### Task item
Count every line in the data below where "over" occurs, then state that number and nothing more.

(Data items)

==*==

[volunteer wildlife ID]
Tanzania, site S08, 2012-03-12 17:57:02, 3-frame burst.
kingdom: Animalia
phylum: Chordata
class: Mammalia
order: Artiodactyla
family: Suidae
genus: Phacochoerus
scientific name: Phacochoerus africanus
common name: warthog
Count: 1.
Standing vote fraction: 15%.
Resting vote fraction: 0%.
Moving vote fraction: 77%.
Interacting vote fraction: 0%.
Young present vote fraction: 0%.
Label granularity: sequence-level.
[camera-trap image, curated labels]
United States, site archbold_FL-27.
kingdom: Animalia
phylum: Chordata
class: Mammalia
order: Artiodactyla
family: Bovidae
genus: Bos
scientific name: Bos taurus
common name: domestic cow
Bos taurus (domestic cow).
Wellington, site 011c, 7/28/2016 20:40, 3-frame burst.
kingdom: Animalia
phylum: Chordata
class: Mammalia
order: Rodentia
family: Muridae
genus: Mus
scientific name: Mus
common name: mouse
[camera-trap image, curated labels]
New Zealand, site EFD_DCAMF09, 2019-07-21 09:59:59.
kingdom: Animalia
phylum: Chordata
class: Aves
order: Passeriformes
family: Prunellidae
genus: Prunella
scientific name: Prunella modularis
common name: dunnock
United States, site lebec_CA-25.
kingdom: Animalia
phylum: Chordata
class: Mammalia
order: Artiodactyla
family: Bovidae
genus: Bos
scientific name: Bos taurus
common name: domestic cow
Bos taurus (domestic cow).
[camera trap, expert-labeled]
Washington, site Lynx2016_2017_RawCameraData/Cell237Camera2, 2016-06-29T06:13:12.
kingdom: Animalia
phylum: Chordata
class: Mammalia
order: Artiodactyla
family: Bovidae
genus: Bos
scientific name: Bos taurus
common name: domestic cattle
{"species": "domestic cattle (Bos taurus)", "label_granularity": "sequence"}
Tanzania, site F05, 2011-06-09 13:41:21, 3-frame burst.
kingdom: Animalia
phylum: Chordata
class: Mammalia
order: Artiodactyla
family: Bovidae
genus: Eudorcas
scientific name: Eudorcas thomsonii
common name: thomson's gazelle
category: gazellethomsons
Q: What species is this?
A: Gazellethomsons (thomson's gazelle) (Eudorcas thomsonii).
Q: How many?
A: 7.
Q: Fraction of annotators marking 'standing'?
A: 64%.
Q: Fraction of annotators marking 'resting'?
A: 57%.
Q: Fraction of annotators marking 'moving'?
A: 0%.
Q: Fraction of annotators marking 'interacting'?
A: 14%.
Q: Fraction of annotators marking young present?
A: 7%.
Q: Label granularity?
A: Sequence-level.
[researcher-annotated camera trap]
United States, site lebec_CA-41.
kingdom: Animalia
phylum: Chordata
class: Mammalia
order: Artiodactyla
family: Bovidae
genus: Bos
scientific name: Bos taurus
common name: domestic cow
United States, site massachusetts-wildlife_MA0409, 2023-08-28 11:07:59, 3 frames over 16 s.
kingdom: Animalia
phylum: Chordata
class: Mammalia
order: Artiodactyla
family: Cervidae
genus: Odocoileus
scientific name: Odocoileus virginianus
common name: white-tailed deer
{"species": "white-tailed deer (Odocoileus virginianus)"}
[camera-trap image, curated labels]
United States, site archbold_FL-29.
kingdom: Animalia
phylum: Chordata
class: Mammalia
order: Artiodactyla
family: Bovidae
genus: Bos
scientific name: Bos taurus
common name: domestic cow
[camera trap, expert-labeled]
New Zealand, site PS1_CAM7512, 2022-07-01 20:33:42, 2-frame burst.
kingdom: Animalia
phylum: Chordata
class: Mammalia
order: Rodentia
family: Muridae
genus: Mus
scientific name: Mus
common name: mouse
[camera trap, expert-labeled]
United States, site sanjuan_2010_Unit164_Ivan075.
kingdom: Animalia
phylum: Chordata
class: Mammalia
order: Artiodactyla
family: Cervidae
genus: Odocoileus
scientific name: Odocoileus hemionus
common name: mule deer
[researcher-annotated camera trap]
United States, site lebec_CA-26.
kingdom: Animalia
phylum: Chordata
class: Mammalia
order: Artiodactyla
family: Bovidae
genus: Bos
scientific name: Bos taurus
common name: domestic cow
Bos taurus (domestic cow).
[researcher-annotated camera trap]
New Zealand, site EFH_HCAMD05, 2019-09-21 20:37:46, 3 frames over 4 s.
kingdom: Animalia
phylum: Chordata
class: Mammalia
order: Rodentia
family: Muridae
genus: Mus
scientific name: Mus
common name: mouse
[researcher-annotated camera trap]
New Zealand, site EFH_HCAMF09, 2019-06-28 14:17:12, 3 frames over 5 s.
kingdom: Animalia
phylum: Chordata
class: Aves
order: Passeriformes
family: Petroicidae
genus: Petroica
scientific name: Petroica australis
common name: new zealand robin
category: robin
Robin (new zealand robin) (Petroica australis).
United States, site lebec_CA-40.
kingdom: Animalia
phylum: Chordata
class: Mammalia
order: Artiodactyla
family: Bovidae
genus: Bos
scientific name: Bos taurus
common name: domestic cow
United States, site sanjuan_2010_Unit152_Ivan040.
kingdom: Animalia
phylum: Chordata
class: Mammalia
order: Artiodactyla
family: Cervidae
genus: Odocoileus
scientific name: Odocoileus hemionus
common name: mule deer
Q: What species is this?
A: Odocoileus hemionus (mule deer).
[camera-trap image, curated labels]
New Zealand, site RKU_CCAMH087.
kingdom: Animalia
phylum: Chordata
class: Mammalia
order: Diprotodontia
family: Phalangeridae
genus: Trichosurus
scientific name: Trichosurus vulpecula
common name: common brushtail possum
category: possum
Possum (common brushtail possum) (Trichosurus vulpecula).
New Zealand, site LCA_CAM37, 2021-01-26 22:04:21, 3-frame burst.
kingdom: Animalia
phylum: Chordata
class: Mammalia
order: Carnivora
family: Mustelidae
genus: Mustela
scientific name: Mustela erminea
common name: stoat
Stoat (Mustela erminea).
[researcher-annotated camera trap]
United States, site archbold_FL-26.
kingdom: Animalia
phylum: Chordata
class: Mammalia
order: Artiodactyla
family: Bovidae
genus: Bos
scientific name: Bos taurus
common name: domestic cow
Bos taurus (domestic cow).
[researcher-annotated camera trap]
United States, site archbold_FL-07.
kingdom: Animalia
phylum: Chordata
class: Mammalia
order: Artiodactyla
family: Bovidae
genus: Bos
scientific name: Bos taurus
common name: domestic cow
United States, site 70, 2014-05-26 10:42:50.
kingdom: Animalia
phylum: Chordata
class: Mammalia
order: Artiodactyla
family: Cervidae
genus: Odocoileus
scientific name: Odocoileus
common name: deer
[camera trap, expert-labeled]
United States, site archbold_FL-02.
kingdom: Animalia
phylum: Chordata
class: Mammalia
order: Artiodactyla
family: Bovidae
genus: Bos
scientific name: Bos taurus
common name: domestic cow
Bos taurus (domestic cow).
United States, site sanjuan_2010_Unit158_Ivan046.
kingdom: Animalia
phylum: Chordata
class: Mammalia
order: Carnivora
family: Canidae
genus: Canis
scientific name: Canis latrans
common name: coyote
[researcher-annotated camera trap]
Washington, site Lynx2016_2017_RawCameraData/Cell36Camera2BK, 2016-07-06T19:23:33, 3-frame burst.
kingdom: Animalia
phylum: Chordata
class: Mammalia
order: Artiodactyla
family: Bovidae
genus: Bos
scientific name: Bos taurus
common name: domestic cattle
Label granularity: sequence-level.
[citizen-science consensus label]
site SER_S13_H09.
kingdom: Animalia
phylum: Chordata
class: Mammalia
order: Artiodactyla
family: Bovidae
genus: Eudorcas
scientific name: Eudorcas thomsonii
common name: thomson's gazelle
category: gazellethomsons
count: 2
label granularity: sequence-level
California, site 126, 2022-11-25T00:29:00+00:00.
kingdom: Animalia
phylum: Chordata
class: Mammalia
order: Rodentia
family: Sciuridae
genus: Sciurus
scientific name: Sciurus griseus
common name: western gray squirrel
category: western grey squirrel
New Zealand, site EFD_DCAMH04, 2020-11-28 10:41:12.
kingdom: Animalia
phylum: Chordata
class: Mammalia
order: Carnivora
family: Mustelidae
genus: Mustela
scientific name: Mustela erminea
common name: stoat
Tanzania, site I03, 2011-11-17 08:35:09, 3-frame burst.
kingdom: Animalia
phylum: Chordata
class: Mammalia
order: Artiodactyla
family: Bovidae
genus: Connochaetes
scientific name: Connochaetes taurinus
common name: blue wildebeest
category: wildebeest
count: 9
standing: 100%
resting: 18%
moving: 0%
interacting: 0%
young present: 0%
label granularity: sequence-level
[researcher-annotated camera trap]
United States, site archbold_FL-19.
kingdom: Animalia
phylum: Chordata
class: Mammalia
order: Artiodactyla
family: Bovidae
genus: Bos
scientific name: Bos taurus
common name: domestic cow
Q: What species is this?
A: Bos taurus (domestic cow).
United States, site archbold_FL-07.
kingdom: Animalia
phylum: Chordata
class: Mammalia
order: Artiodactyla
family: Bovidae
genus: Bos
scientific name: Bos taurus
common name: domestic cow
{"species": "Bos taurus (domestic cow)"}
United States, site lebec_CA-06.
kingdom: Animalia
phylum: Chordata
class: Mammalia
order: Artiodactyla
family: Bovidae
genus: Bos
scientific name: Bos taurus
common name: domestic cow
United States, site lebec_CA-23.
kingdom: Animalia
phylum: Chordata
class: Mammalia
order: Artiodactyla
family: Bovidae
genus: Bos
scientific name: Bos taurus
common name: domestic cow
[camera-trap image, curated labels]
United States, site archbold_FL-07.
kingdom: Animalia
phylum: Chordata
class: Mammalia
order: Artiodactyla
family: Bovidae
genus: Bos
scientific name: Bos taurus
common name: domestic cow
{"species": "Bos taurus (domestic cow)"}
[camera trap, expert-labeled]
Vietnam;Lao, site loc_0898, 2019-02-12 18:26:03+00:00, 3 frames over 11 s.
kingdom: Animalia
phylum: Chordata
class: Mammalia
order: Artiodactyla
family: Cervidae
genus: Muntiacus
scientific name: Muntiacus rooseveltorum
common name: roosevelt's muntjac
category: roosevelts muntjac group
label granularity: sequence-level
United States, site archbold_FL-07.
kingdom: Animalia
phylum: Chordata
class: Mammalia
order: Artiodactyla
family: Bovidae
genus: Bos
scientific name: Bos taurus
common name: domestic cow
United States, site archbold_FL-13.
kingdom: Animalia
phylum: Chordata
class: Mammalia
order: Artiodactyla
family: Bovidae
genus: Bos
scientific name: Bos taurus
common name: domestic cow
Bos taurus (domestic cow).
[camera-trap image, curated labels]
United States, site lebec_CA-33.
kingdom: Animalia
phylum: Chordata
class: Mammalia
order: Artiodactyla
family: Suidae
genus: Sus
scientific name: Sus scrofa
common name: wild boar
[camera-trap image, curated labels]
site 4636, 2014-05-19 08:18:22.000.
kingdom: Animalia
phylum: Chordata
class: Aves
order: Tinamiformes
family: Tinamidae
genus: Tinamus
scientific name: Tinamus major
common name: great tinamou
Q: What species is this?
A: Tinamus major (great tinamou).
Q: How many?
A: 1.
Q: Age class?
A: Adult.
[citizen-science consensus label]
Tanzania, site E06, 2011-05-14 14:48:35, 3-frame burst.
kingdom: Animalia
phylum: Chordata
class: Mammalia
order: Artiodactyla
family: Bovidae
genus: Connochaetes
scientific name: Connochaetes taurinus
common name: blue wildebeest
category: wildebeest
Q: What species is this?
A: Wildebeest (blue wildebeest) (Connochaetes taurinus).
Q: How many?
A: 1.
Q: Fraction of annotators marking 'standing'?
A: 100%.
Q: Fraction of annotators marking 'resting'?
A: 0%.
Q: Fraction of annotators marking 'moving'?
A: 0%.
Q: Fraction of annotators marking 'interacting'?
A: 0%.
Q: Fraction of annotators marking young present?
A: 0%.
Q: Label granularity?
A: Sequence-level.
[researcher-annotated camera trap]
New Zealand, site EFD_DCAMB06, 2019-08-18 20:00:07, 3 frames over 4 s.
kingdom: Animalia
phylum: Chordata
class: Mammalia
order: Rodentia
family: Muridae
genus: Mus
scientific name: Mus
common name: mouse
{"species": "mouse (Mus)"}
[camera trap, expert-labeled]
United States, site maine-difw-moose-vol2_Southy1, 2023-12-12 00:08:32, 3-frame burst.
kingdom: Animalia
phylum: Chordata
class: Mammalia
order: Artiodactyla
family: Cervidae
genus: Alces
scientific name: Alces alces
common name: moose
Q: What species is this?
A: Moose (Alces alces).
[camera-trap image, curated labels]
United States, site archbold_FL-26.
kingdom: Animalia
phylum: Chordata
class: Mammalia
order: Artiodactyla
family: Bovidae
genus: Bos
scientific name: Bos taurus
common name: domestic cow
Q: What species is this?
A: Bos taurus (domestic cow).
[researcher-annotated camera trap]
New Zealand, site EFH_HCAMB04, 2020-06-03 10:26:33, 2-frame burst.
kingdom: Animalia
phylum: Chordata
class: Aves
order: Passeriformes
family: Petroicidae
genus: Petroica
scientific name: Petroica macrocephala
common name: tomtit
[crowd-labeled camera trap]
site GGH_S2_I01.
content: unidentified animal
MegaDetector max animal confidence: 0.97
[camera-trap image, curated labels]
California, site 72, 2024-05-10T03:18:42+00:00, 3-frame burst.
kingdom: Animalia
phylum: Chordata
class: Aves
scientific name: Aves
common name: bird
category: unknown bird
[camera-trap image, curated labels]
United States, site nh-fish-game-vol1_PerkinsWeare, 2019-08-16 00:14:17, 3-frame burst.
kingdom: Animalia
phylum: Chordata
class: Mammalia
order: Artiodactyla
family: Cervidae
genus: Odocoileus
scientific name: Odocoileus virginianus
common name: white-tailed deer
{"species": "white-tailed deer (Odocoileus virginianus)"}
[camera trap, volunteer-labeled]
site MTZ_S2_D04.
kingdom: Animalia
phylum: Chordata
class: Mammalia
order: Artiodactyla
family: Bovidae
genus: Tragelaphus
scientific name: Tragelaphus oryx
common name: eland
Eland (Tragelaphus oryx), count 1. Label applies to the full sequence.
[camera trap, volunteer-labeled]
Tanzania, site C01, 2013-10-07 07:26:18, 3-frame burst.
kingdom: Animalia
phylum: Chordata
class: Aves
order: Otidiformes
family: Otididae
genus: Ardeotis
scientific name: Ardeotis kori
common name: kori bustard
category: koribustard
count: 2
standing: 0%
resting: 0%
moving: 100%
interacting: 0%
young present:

==*==

### Output for this exercise
5